§ **What this task involves**: With all images left out, restate the records below exactly as written.

§ **Source data**:
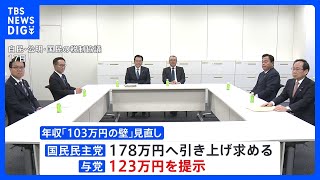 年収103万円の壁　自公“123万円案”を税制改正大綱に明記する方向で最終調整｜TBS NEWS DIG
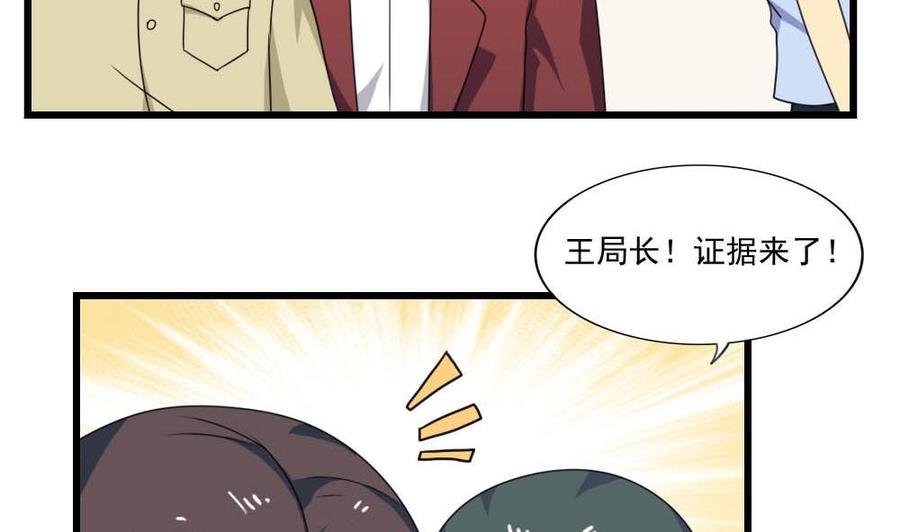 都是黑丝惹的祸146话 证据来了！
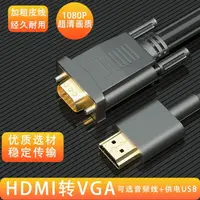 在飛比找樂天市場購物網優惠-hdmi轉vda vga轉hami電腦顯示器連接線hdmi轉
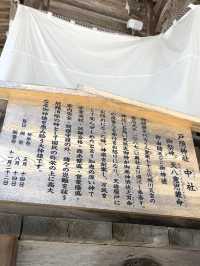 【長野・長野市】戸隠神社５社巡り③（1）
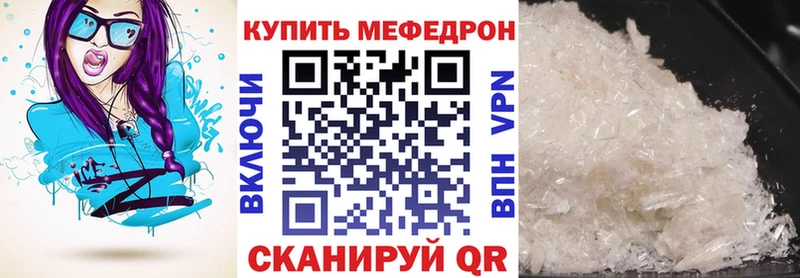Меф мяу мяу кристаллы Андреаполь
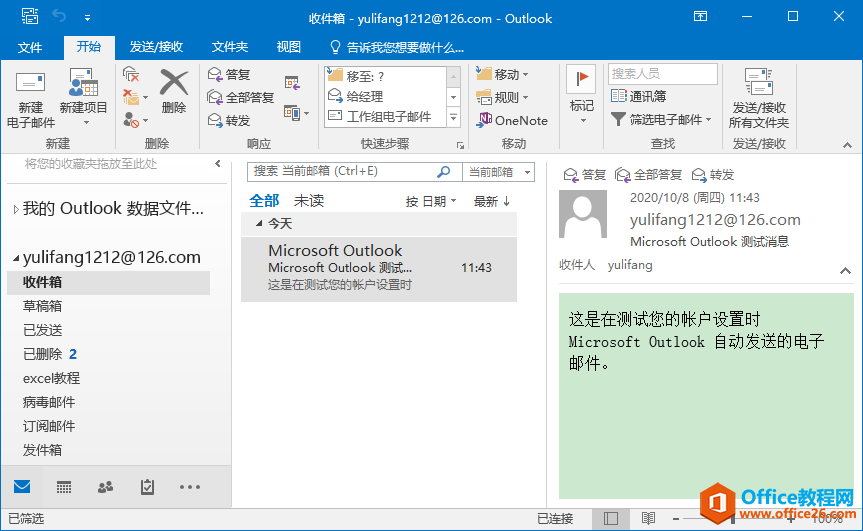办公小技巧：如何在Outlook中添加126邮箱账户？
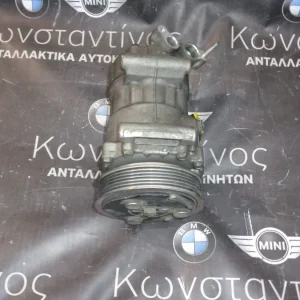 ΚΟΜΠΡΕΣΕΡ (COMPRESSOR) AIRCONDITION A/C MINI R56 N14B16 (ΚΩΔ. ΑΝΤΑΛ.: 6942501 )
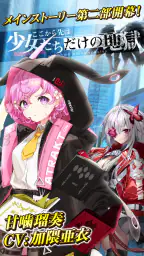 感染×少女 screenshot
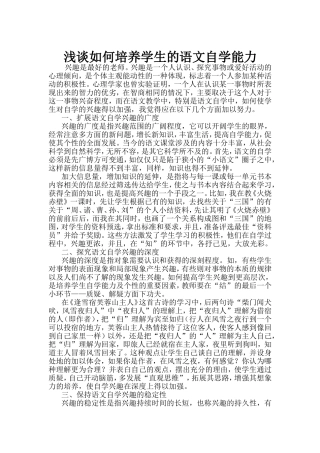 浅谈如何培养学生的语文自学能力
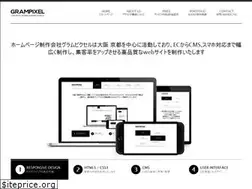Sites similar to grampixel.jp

§ **Task result**:
 年収103万円の壁　自公“123万円案”を税制改正大綱に明記する方向で最終調整｜TBS NEWS DIG
 都是黑丝惹的祸146话 证据来了！
 在飛比找樂天市場購物網優惠-hdmi轉vda vga轉hami電腦顯示器連接線hdmi轉
 【長野・長野市】戸隠神社５社巡り③（1）
Меф мяу мяу кристаллы Андреаполь
办公小技巧：如何在Outlook中添加126邮箱账户？
 ΚΟΜΠΡΕΣΕΡ (COMPRESSOR) AIRCONDITION A/C MINI R56 N14B16 (ΚΩΔ. ΑΝΤΑΛ.: 6942501 )
 感染×少女 screenshot
 浅谈如何培养学生的语文自学能力
Sites similar to grampixel.jp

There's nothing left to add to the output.